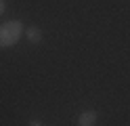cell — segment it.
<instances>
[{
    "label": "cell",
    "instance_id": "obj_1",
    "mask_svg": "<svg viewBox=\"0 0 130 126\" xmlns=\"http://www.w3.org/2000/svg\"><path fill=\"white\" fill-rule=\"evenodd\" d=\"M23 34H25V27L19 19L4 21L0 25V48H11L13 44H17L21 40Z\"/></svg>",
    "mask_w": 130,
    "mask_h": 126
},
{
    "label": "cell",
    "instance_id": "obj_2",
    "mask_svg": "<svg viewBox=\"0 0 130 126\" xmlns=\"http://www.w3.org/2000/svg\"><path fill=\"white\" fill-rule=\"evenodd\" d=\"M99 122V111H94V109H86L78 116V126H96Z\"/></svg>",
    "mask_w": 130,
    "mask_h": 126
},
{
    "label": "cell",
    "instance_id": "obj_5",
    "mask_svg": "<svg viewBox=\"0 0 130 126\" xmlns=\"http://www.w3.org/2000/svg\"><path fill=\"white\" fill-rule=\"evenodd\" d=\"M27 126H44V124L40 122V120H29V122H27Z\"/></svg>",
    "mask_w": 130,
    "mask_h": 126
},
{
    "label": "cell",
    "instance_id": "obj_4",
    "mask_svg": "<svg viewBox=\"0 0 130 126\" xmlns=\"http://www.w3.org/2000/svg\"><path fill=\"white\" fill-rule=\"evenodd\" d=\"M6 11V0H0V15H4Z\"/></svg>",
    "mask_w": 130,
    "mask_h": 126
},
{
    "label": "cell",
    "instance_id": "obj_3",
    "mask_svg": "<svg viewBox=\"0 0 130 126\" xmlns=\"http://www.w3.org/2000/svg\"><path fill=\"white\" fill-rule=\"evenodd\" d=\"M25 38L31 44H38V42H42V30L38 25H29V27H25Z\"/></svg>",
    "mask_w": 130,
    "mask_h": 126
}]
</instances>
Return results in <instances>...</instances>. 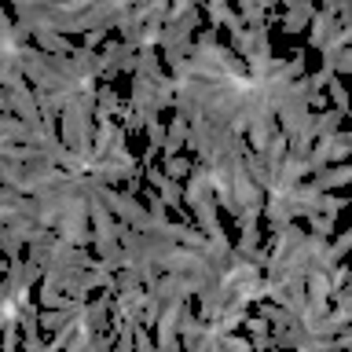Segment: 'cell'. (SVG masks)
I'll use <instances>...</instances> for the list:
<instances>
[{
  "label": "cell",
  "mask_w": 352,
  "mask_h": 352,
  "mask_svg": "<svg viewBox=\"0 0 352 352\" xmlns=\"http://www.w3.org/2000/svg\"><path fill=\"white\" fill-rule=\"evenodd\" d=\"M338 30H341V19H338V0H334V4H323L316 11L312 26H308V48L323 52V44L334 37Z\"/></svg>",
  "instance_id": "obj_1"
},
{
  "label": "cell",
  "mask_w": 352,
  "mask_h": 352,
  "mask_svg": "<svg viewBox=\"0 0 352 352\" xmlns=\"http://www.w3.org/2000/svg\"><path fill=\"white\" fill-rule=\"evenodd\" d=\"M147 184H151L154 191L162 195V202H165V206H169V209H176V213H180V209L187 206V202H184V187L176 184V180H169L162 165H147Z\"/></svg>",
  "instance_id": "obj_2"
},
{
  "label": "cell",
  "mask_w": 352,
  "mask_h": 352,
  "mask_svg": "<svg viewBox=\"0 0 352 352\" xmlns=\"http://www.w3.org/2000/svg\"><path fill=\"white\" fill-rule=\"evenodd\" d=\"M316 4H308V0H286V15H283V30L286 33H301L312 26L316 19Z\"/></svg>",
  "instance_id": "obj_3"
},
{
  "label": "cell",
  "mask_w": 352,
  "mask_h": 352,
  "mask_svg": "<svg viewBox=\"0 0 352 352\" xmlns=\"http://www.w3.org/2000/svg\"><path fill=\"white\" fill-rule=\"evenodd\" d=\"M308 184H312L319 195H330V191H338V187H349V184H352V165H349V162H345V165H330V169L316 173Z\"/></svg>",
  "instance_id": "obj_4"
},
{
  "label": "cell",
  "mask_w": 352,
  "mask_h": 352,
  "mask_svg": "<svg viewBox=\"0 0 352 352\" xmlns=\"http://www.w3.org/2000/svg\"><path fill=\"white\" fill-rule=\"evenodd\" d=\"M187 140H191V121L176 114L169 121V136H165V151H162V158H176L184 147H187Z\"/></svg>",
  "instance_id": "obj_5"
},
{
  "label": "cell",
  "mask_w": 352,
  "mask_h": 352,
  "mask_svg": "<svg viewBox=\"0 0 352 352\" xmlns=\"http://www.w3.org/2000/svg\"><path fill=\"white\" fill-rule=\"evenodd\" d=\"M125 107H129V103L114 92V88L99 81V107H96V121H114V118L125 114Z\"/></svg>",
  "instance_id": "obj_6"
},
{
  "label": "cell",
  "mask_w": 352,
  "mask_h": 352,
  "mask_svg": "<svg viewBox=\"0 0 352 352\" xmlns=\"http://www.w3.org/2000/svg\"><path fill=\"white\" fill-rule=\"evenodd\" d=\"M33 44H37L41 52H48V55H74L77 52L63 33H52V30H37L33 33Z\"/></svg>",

REQUIRED WORK ::
Please edit the part of the data above that opens with its first line and closes with the line containing "34H25V27L19 19L4 21L0" by changing "segment" to "outline", keeping everything else the same. Return only those lines, without the pictures.

ANSWER TO THE TASK ::
cell — outline it.
<instances>
[{
    "label": "cell",
    "instance_id": "obj_1",
    "mask_svg": "<svg viewBox=\"0 0 130 126\" xmlns=\"http://www.w3.org/2000/svg\"><path fill=\"white\" fill-rule=\"evenodd\" d=\"M23 34H25V27L19 19L4 21L0 25V48H11L13 44H17L21 40Z\"/></svg>",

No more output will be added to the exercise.